<<<<

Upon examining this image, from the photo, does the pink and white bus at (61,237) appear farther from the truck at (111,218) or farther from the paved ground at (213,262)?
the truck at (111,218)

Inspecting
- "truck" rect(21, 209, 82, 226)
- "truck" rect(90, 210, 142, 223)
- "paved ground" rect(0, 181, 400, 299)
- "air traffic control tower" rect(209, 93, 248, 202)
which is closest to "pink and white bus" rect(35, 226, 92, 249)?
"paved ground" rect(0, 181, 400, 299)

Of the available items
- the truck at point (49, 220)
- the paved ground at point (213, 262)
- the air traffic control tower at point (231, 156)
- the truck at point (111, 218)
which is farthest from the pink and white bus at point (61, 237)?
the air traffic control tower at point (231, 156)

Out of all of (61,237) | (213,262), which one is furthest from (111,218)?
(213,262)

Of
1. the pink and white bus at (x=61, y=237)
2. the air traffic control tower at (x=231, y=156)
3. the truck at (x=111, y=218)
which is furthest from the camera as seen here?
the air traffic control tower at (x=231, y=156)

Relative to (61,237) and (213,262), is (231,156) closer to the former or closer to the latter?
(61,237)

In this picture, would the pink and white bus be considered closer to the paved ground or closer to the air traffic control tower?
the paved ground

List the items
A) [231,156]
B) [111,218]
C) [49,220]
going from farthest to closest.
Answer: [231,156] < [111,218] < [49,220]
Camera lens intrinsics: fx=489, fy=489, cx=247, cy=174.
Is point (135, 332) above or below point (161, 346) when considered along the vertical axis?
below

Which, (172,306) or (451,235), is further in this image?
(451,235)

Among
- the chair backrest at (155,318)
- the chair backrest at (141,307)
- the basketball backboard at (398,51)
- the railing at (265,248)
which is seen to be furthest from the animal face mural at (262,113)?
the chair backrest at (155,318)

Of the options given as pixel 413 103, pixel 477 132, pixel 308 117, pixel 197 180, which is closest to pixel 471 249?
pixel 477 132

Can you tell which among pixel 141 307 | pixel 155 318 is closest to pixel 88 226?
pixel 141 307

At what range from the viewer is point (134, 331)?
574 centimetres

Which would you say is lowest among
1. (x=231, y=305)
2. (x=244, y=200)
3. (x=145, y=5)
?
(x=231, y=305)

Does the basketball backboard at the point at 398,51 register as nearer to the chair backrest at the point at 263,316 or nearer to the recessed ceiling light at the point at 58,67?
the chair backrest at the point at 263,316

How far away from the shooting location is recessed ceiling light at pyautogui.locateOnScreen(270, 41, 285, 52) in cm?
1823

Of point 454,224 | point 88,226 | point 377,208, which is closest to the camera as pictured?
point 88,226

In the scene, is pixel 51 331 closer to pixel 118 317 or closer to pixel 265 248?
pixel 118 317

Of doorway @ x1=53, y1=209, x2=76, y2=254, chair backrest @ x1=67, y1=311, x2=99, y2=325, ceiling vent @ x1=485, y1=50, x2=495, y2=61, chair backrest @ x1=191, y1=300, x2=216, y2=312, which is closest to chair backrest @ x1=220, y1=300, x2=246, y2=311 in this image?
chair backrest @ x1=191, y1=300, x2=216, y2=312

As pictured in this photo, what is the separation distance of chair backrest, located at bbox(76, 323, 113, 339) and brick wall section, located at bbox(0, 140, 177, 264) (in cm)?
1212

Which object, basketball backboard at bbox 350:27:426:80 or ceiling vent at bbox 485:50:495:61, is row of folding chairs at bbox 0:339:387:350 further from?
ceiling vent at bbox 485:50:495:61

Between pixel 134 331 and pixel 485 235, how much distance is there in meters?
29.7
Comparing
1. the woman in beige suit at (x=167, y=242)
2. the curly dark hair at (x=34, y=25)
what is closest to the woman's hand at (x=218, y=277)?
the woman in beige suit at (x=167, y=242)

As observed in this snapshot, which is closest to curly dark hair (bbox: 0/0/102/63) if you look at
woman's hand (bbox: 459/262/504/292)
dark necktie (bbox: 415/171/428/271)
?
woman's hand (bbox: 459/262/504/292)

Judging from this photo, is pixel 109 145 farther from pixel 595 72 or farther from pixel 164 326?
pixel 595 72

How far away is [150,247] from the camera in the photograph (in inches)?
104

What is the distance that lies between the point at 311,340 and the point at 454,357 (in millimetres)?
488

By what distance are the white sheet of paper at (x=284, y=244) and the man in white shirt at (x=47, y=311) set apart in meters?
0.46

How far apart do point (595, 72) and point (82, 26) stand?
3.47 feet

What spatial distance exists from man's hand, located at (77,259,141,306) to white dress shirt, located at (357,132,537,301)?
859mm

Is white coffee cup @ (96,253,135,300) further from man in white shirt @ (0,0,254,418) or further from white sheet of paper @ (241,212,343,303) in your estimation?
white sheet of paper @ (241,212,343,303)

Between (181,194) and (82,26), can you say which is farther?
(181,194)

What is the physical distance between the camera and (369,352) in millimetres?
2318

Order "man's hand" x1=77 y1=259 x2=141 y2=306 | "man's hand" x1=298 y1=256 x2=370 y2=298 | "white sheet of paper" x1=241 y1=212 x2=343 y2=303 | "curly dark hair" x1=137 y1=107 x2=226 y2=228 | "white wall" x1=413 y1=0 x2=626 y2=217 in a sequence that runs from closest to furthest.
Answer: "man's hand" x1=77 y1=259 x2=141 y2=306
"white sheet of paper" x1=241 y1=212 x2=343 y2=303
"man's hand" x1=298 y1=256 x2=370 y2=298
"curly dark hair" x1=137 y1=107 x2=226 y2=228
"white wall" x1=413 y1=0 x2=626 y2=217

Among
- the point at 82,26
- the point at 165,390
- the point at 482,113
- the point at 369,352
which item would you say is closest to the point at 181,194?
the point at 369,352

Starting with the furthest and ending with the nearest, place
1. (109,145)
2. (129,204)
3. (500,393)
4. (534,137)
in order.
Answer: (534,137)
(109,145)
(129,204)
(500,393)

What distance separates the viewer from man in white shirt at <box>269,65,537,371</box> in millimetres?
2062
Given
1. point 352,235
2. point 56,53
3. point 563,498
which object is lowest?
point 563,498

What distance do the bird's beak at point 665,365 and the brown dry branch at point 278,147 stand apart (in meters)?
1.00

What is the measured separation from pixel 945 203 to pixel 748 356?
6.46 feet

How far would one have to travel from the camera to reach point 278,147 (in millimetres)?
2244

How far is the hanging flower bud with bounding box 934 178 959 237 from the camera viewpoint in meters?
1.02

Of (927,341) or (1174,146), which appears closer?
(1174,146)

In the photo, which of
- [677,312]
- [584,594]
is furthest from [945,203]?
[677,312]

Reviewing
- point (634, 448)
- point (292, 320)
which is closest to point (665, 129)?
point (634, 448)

>>>>

▸ EXERCISE OBJECTIVE:
Please reproduce everything from the line containing "How far is the" down to the end of the entries, requests included. Scale each number in the answers (the distance and the point coordinates) by 2.45, rounding it to as many decimal places as it originally had, with halves rounded up.

▸ FINAL ANSWER:
How far is the hanging flower bud with bounding box 934 178 959 237 from the camera viewpoint in meters?
2.50

Of (927,341) or (1174,146), which appears closer?
(2876,358)

In the photo, which of
- [677,312]
- [584,594]
is furthest from [945,203]?
[1659,764]

Reviewing
- point (634, 448)
- point (292, 320)
which is closest to point (665, 129)?
point (1553, 1098)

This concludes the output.